Inga Charkhalashvili

Personal information
- Born: 23 April 1983 (age 43) Kutaisi, Georgian SSR, Soviet Union

Chess career
- Country: Georgia
- Title: Woman Grandmaster (2005)
- Peak rating: 2379 (June 2016)

= Inga Charkhalashvili =

Georgian chess player (born 1983)

Inga Charkhalashvili (ინგა ჭარხალაშვილი; born 23 April 1983) is a Georgian Woman Grandmaster (WGM) (2005).
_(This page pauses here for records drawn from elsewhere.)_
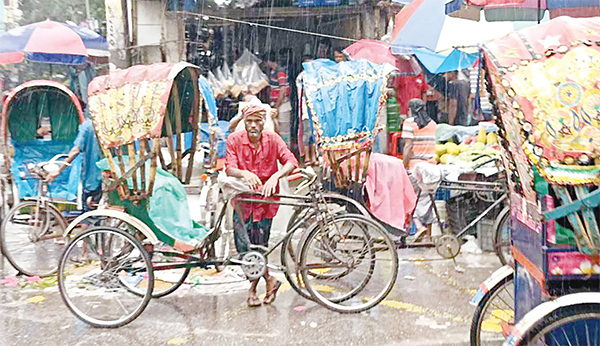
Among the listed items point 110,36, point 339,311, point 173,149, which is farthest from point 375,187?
point 110,36

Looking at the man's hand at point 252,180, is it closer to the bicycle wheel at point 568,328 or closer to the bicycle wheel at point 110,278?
the bicycle wheel at point 110,278

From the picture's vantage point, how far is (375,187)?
614cm

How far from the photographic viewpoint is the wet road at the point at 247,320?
4.60 meters

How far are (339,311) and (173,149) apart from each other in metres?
2.10

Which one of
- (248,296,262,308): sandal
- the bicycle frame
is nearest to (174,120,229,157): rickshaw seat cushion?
the bicycle frame

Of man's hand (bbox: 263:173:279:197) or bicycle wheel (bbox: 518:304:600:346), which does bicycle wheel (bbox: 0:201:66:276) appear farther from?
bicycle wheel (bbox: 518:304:600:346)

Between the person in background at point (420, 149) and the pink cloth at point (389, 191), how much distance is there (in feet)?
1.81

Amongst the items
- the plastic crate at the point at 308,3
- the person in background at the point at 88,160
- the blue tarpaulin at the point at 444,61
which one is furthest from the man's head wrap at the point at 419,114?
the plastic crate at the point at 308,3

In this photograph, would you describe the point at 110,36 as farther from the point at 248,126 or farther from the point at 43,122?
the point at 248,126

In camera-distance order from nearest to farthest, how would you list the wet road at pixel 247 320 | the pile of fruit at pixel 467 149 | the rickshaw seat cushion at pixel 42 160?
the wet road at pixel 247 320
the rickshaw seat cushion at pixel 42 160
the pile of fruit at pixel 467 149

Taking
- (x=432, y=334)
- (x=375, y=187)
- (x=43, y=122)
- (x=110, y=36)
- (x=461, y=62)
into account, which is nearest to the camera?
(x=432, y=334)

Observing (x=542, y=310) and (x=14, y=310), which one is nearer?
(x=542, y=310)

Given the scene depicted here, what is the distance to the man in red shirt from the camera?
17.1 feet

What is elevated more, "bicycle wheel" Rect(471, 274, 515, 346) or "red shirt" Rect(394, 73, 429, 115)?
"red shirt" Rect(394, 73, 429, 115)
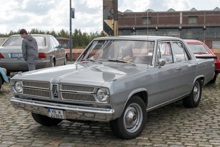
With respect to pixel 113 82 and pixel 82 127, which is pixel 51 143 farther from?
pixel 113 82

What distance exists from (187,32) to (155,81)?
7432 centimetres

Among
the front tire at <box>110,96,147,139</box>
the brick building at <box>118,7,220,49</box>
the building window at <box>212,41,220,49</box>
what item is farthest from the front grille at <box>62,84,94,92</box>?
the building window at <box>212,41,220,49</box>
She is a winner of Georgian Women's Chess Championship (1999).

==Biography==
From 1993 to 2002, Inga Charkhalashvili represented Georgia at the European Youth Chess Championships and World Youth Chess Championships, where she won four medals: gold (in 2001, at the European Youth Chess Championship in the U18 girls age group), silver (in 2002, at the European Youth chess championship in the U20 girls age group) and two bronzes (in 1998 and 1999, at the World Youth Chess Championship in the U16 girls age group).

In 1999, she won Georgian Women's Chess Championship.

Inga Charkhalashvili played for Georgia-3 team in the European Team Chess Championship:
- In 1999, at first reserve board in the 3rd European Team Chess Championship (women) in Batumi (+3, =2, -0) and won individual gold medal.

Inga Charkhalashvili played for Georgia-2 team in the Women's Chess Olympiads:
- In 2018, at second board in the 43rd Chess Olympiad (women) in Batumi (+5, =4, -1).

In 2012, in Warsaw Inga Charkhalashvili won Krystyna Radzikowska memorial chess tournament.

In 2005, she was awarded the FIDE International Grandmaster (WGM) title.